Plusieurs régions affichent un soutien particulier à des outils spécifiques de l'ESS, repérés comme ayant un impact fort sur les territoires : « soutien renforcé aux Scic » ou « financement des projets de coopération économique (dont PTCE) » dans les Hauts-de-France ; « inciter les dynamiques de coopérations territoriales, en capitalisant sur la mise en dynamique des PTCE », « inciter l'investissement des collectivités dans les Scic stratégiques (mobilité, numérique, alimentation...) », « poursuivre le maillage des tiers-lieux » ou « encourager les coopératives d'activités et d'emploi » en Nouvelle-Aquitaine ; « abondement des fonds des financeurs solidaires » en Occitanie ; « favoriser l'esprit d'entreprendre et faire croître le modèle coopératif » dans le Grand Est ; etc.  Autant de dispositifs ou d'intentions qui s'appuient sur des expériences concrètes d'ESS qui ont maintenant fait leurs preuves.

La vie associative, un secteur en soi

Gros bataillons de l'ESS, les associations apparaissent moins en tant que telles dans les SRDEII. En règle générale, elles sont traitées par des services spécifiques et bénéficient de dispositifs qui leur sont propres. Parmi les évolutions, si moins de régions ont mis en place des dispositifs de soutien à l'emploi associatif (ce qui n'était pas le cas il y a encore une douzaine d'années où presque chaque région disposait d'une formule adaptée), on note qu'elles ne sont plus exclues des dispositifs de droit commun lorsqu'elles répondent aux critères de ceux-ci.
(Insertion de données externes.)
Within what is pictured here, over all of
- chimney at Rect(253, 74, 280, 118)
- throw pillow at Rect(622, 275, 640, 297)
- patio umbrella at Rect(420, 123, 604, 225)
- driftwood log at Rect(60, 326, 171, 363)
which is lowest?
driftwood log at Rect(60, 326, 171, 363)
Autre tendance forte : « privilégier le financement sur des actions spécifiques dans le cadre d’appel à projets » plutôt que de « soutenir le fonctionnement courant des associations » comme l'explique l'Île-de-France. Une tendance qui est notable depuis 15 ans et qui semble toujours s'accentuer. Ceci dit, rappelons que seules 5,4 % des associations françaises reçoivent des subventions des conseils régionaux (Le paysage associatif français, s.d. Viviane Tchernonog et Lionel Prouteau, Dalloz, 2019, page 76).

De l'ESS à l'entrepreneuriat engagé

Plusieurs régions, tout en identifiant bien les spécificités du secteur, souhaitent aussi promouvoir plus largement un entrepreneuriat responsable, vers plus d’impact. 

En Occitanie, par exemple, le nouveau SRDEII affiche une priorité en lien avec l'ESS par « une ouverture plus large à "l'entrepreneuriat engagé". L'objectif visé est d'accompagner l'ensemble des entreprises régionales vers une prise en compte de leur impact social, environnemental et territorial (objectif fixé : 50 % des entreprises régionales ayant initié une démarche de transformation d'ici 2027) ». Pour cette région, il faut accélérer l'engagement « de toutes les entreprises régionales » en rendant attractif l’entrepreneuriat engagé dans l’ensemble des sphères économiques et éducatives, et en outillant les entreprises souhaitant approfondir leurs engagements sociétaux.

De même, avec d'autres mots, la région Grand Est revendique le « développement des entreprises porteuses d'activité d'utilité sociale en les soutenant dans leurs investissements. ». En Guadeloupe, le soutien et la promotion de « nouvelles formes d'économie collaborative » s'inscrit dans un objectif plus spécifique, mais ambitieux : « Faire de l'ESS un levier de croissance » pour le territoire.
En Nouvelle-Aquitaine, on veut « accompagner le transfert et la diffusion des modèles de l'ESS dans l'économie » et « diffuser les innovations sociales développées par les acteurs de l'ESS au sein de l'économie "traditionnelle" ».
De la même manière, la Région Sud affiche dans son nouveau schéma « une stratégie économique 100 % climat positif » qui intègre l'ESS au titre du soutien « à l'économie résidentielle et de proximité ».

Olivia Grégoire, déclarait en 2020 en tant que secrétaire d'État chargée de l'Économie sociale, solidaire et responsable : « Nous allons essayer de faire en sorte que l'ESS inspire l'économie normale ». Pari en passe d'être gagné au regard des politiques régionales telles qu'elles s'expriment dans les SRDEII.